The Shakedown, cependant, est un album de jazz dans son核心. « Yussef’s Groove » débute avec une batterie entraînante, et chacun des membres de The 22archestra entre progressivement, exploitant pleinement leur puissance virtuose, passant entre basse profonde, solos de piano chics et électricité floue. Il y a des moments de plus de retenue, avec une ambiance style Bitches Brew offrant une palpable sensation d'anticipation et de passion, tout en conservant ce balancement groovy et tardif des années 70 qu'ils maîtrisent si bien. The Shakedown pourrait avoir été enregistré à peu près en même temps qu'il faut pour voler de Londres à New York, mais le groupe est dans un si doux groove qu'il semble qu'ils ont tout le temps du monde.

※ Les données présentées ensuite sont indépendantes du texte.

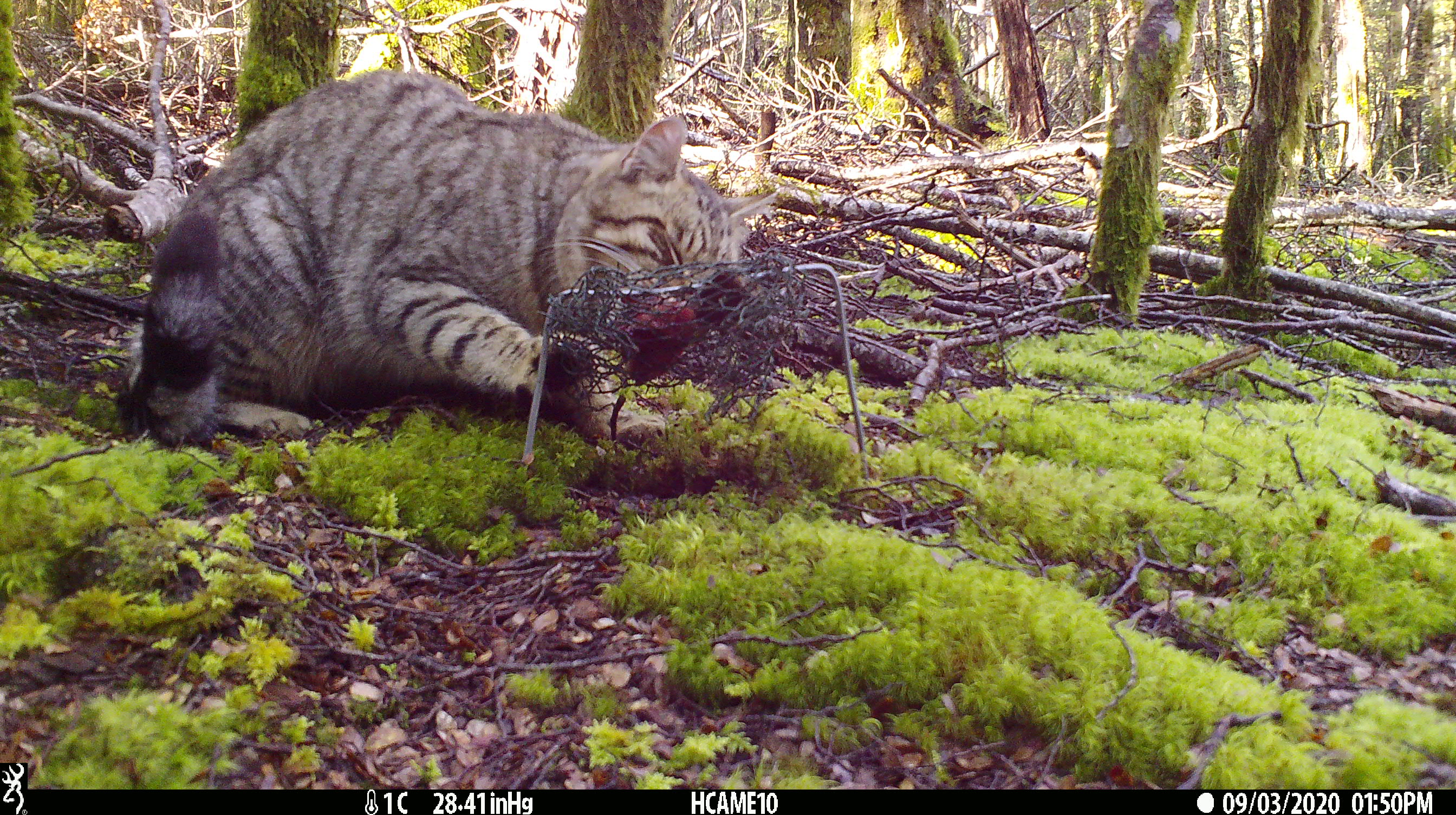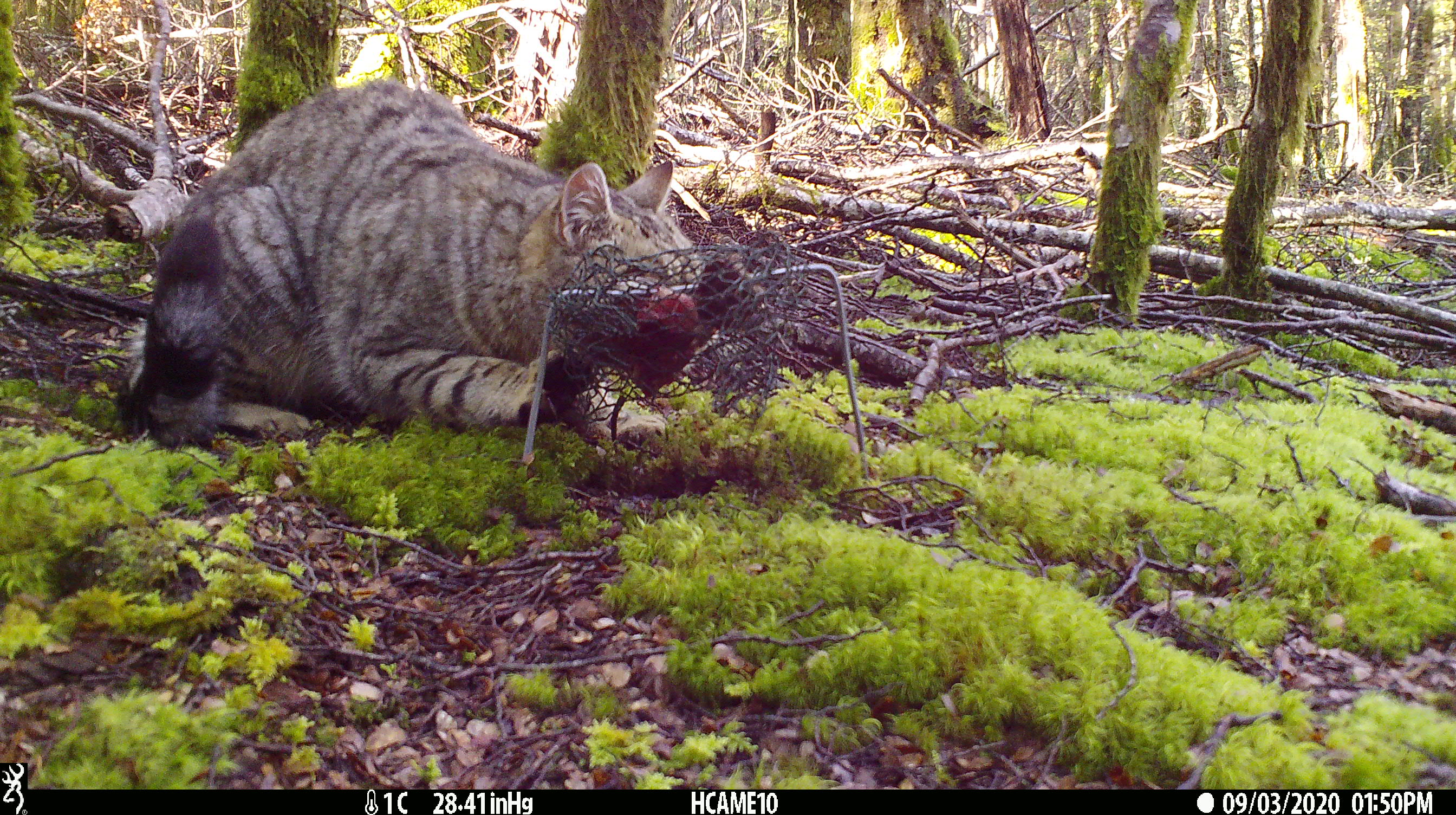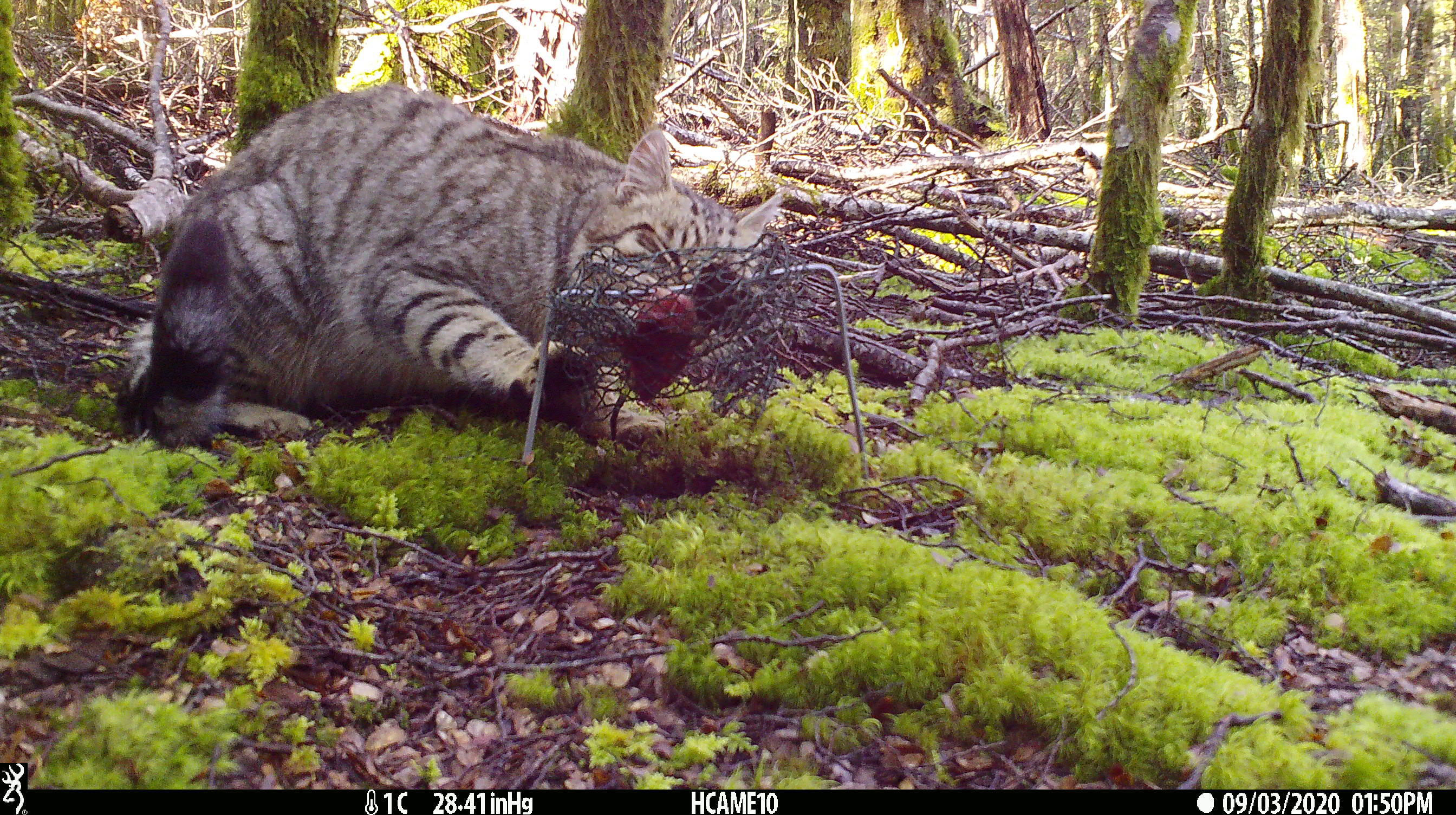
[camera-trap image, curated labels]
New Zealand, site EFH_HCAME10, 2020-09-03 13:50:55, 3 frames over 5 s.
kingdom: Animalia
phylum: Chordata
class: Mammalia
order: Carnivora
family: Felidae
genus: Felis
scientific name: Felis catus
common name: domestic cat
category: cat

Il ne peut y avoir qu'un seul Flying Lotus, mais cela ne signifie pas que Moses Boyd ne peut pas se glisser confortablement dans le créneau ésotérique de FlyLo. Boyd crée de la musique électronique ancrée dans la tradition jazz. Ayant d'abord exposé son mandat inhabituel sur la sortie en quatre pistes de 2017 Absolute Zero (un morceau comme « Square Up » sonne comme extrait d'un Sega Genesis piraté), Boyd étend les frontières de son son sur Displaced Diaspora. Voir comment l'ouverture « Rush Hour/Elegua » mélange des chants africains traditionnels avec les électroniques soul de Boyd. Zara McFarlane est en guest sur la ballade bleu nuit « City Nocturne ». Pendant ce temps, le groupe expérimenté Kevin Haynes Grupo Elegua figure sur quatre morceaux, aidant à ajouter une sensation de jazz plus traditionnel aux morceaux. Le meilleur de tous pourrait être « Rye Lane Shuffle », la concoction animée de cuivres retentissants, de solos de guitare et de percussions rapides capture la rue animée de Peckham d'après laquelle elle tire son nom.
Quand elle était enfant, la mère de Camilla George lui lisait souvent des histoires issues de The People Could Fly, un livre de contes africains empreints du thème de l'esclavage. Le fort sens de l'esprit humain que la artiste d'origine nigériane, basée à Londres, tire de ces histoires influence son album du même nom. Ce recueil de morceaux impeccablement produits et étroitement arrangés possède une ambiance légère — aucun ne dépasse six minutes. Mais le sentiment de George, morceau par morceau, est palpable. Le son des chaînes qui s'entrechoquent sous-tend puissamment le saxophone de George au début du câlin « The Most Useful Slave ». Loin d'être unidimensionnelle, « The People Could Fly » offre un côté plus joyeux à son art. L'album se termine par une reprise de « Here, but I’m Gone » de Curtis Mayfield, liant George aux grooves socialement conscients des années 1970, ressuscitant des récits opportuns pour le ici et maintenant.
Dean Van Nguyen is a music journalist and cultural critic for Pitchfork, The Guardian, Bandcamp Daily and Jacobin, among others. His first book, Iron Age: The Art of Ghostface Killah, was released in 2019.